• _Document extract_
(begin)

Once the motivation is gone, the love seems to be gone. In understanding love as an action rather than a feeling, I’m not even entirely sure that I am capable of loving my children unconditionally. Taking space from a potential love has shown me that my motivation for loving has been somewhat selfish but that it doesn’t mean it has to be conditional. In both instances, in my parental or romantic reality, I understand now that I can maintain the feeling without practicing the action. Right now, I’m feeling without practicing. I saw something in him that I felt drawn to cultivate, hoping that when all was said and done, I would reap what I had sown. The problem with that is what if he never saw in himself what I see in him? Moreover, what if he did come to realize it and I still wasn’t the one he chose in the end? Where would that leave me? It’s unfair to either of us to steal today’s joy by focusing on the potential of tomorrow’s (joy) or the next day or the next.

(end)

• _Task requirements_
Quote each sentence in the reflection on love that ends with a question mark.

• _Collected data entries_

(begin)

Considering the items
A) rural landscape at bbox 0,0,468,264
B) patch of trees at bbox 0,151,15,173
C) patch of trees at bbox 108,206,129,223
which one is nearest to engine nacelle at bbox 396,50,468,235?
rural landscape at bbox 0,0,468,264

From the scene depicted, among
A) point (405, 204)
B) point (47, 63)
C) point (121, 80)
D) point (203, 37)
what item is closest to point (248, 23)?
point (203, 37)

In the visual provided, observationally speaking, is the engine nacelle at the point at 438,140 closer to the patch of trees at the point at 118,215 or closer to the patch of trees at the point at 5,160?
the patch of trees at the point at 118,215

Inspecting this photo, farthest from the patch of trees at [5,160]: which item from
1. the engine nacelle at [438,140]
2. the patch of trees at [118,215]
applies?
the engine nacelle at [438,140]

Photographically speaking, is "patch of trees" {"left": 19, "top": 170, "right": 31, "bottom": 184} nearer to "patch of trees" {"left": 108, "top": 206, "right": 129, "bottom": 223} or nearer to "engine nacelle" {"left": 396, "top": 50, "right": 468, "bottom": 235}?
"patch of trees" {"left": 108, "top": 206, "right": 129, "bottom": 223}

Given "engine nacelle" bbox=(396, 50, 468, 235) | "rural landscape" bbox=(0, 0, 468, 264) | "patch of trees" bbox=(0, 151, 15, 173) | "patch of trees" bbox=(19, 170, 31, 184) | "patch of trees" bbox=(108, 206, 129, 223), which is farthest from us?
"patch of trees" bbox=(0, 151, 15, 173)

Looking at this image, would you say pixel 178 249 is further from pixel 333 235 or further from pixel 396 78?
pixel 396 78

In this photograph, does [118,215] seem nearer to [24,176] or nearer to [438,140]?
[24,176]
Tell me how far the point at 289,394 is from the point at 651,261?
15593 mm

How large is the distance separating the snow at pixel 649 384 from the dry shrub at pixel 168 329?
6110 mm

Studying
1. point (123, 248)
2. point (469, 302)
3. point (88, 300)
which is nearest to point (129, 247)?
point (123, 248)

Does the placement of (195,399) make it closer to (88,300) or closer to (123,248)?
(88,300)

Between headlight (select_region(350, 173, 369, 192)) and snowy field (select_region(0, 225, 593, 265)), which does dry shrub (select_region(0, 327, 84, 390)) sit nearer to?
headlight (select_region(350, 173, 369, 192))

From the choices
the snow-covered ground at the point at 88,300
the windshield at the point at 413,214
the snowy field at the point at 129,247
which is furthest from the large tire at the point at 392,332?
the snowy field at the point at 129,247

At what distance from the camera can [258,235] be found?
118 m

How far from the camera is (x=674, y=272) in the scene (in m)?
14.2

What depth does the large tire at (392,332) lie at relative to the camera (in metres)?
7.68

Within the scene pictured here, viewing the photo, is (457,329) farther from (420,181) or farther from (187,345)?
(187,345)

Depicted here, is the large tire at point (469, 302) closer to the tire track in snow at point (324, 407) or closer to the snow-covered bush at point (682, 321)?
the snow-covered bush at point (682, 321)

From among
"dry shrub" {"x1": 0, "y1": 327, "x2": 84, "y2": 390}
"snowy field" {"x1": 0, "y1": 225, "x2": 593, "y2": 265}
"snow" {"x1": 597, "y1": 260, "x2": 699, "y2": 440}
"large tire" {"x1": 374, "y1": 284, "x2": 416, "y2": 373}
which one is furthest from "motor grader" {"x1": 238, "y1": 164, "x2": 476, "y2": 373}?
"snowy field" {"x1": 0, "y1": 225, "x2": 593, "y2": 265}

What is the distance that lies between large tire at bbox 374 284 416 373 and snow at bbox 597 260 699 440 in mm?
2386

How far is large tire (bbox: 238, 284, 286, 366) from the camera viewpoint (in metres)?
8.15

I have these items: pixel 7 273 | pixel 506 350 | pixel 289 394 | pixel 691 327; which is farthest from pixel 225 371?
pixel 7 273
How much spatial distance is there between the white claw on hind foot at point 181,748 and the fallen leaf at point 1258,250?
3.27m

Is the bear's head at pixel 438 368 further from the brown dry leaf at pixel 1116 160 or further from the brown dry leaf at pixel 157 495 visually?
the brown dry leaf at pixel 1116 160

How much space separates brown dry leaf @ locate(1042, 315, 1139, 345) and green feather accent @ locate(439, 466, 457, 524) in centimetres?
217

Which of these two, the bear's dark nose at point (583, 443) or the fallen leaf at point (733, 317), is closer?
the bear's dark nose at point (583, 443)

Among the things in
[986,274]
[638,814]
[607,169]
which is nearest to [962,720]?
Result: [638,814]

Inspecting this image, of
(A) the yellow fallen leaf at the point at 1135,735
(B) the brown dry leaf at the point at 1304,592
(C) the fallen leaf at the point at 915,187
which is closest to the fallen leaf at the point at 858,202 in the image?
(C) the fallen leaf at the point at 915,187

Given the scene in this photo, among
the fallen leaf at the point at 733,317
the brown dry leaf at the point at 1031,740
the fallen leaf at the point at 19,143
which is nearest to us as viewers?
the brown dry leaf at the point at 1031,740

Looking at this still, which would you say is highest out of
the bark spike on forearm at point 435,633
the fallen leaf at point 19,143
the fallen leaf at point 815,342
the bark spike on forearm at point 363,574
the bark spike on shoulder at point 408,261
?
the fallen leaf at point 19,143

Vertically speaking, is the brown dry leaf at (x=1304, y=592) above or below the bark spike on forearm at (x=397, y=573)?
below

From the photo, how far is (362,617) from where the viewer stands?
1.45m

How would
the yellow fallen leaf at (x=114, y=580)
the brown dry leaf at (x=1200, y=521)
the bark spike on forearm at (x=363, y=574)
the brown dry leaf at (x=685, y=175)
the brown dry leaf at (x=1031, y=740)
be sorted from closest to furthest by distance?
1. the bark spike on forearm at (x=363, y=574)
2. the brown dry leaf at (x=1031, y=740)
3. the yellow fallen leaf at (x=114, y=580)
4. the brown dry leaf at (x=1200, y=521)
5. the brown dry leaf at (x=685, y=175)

(end)

• _Result_
1. "The problem with that is what if he never saw in himself what I see in him?"
2. "Moreover, what if he did come to realize it and I still wasn't the one he chose in the end?"
3. "Where would that leave me?"